# Start of The records
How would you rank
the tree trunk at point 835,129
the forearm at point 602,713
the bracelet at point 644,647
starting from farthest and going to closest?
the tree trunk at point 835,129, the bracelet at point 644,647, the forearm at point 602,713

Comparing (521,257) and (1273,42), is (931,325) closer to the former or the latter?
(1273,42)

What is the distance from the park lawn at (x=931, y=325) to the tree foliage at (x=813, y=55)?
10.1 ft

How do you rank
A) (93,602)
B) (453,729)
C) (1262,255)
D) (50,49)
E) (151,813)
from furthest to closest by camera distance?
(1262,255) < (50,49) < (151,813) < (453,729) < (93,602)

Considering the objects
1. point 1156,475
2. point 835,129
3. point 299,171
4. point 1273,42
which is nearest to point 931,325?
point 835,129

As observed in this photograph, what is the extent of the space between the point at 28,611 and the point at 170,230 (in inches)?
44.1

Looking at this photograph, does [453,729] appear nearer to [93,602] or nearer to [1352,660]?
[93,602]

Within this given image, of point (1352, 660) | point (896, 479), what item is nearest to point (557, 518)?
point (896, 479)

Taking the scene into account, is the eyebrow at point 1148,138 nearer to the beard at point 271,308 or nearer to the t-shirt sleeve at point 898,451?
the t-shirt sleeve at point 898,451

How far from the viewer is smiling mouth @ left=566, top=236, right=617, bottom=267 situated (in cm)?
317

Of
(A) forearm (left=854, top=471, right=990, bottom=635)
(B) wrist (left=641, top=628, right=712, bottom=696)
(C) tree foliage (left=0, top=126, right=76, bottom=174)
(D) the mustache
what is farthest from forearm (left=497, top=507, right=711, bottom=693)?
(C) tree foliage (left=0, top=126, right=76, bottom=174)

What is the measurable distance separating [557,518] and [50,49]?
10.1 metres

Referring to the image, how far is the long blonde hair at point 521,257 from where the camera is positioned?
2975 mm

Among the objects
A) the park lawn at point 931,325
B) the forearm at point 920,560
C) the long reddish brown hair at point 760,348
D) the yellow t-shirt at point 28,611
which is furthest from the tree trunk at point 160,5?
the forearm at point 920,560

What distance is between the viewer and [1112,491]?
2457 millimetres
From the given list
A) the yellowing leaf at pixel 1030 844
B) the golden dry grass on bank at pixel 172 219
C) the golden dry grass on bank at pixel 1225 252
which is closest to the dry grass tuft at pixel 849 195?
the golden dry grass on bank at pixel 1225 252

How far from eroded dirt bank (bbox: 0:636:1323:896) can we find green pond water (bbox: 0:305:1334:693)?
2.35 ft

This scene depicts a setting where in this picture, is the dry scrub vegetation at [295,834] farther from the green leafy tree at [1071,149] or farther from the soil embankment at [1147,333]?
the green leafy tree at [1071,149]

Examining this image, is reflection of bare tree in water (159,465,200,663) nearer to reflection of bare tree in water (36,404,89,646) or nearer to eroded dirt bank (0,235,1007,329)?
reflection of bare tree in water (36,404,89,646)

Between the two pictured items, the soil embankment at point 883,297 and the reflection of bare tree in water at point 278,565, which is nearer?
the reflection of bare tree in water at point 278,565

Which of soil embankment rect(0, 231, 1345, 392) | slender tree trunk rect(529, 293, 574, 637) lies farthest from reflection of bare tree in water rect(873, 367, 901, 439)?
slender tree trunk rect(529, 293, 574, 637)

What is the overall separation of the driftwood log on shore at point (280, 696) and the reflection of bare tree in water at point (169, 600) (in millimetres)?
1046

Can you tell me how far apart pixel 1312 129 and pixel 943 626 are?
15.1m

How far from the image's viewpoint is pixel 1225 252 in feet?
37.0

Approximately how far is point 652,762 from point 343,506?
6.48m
# End of The records
What you are asked to do: Copy all of the material above word for word, without changing anything.

Full solution:
How would you rank
the tree trunk at point 835,129
the forearm at point 602,713
the bracelet at point 644,647
starting from farthest and going to closest?
the tree trunk at point 835,129, the bracelet at point 644,647, the forearm at point 602,713

Comparing (521,257) and (1273,42), is (931,325) closer to the former or the latter?
(1273,42)

What is the distance from the park lawn at (x=931, y=325) to the tree foliage at (x=813, y=55)?
10.1 ft

How do you rank
A) (93,602)
B) (453,729)
C) (1262,255)
D) (50,49)
E) (151,813)
from furthest to closest by camera distance?
(1262,255) < (50,49) < (151,813) < (453,729) < (93,602)

Considering the objects
1. point 1156,475
2. point 835,129
3. point 299,171
4. point 1273,42
which is nearest to point 931,325?
point 835,129

As observed in this photograph, what is the extent of the space between the point at 28,611 and the point at 170,230 (in inches)?
44.1

Looking at this photograph, does [453,729] appear nearer to [93,602] or nearer to [1352,660]?
[93,602]

Within this given image, of point (1352, 660) | point (896, 479), what item is nearest to point (557, 518)?
point (896, 479)

Taking the scene into account, is the eyebrow at point 1148,138 nearer to the beard at point 271,308 or nearer to the t-shirt sleeve at point 898,451?
the t-shirt sleeve at point 898,451

How far from the viewer is smiling mouth @ left=566, top=236, right=617, bottom=267 situated (in cm)?
317

Of
(A) forearm (left=854, top=471, right=990, bottom=635)
(B) wrist (left=641, top=628, right=712, bottom=696)
(C) tree foliage (left=0, top=126, right=76, bottom=174)
(D) the mustache
what is farthest from forearm (left=497, top=507, right=711, bottom=693)?
(C) tree foliage (left=0, top=126, right=76, bottom=174)

What is the measurable distance separating [557,518] and [50,49]?
10.1 metres

Referring to the image, how far is the long blonde hair at point 521,257 from where the camera is positioned?
2975 mm

Among the objects
A) the park lawn at point 931,325
B) the forearm at point 920,560
C) the long reddish brown hair at point 760,348
D) the yellow t-shirt at point 28,611
which is furthest from the tree trunk at point 160,5?
the forearm at point 920,560

What distance is between the viewer and [1112,491]?
2457 millimetres
From the given list
A) the yellowing leaf at pixel 1030 844
B) the golden dry grass on bank at pixel 172 219
C) the golden dry grass on bank at pixel 1225 252
which is closest to the dry grass tuft at pixel 849 195?
the golden dry grass on bank at pixel 1225 252

How far from eroded dirt bank (bbox: 0:636:1323:896) can we find green pond water (bbox: 0:305:1334:693)?
2.35 ft

This scene depicts a setting where in this picture, is the dry scrub vegetation at [295,834] farther from the green leafy tree at [1071,149] or farther from the soil embankment at [1147,333]?
the green leafy tree at [1071,149]

Examining this image, is reflection of bare tree in water (159,465,200,663) nearer to reflection of bare tree in water (36,404,89,646) or nearer to eroded dirt bank (0,235,1007,329)?
reflection of bare tree in water (36,404,89,646)

Between the two pictured items, the soil embankment at point 883,297 and the reflection of bare tree in water at point 278,565, which is nearer?
the reflection of bare tree in water at point 278,565

Which of soil embankment rect(0, 231, 1345, 392) | slender tree trunk rect(529, 293, 574, 637) lies farthest from reflection of bare tree in water rect(873, 367, 901, 439)?
slender tree trunk rect(529, 293, 574, 637)

What is the overall separation of the driftwood log on shore at point (280, 696) and the reflection of bare tree in water at point (169, 600) (in millimetres)?
1046

Can you tell me how far apart pixel 1312 129 and pixel 943 626 are?
15.1m

How far from the image's viewpoint is pixel 1225 252 in feet?
37.0

Approximately how far is point 652,762 from point 343,506?
6.48m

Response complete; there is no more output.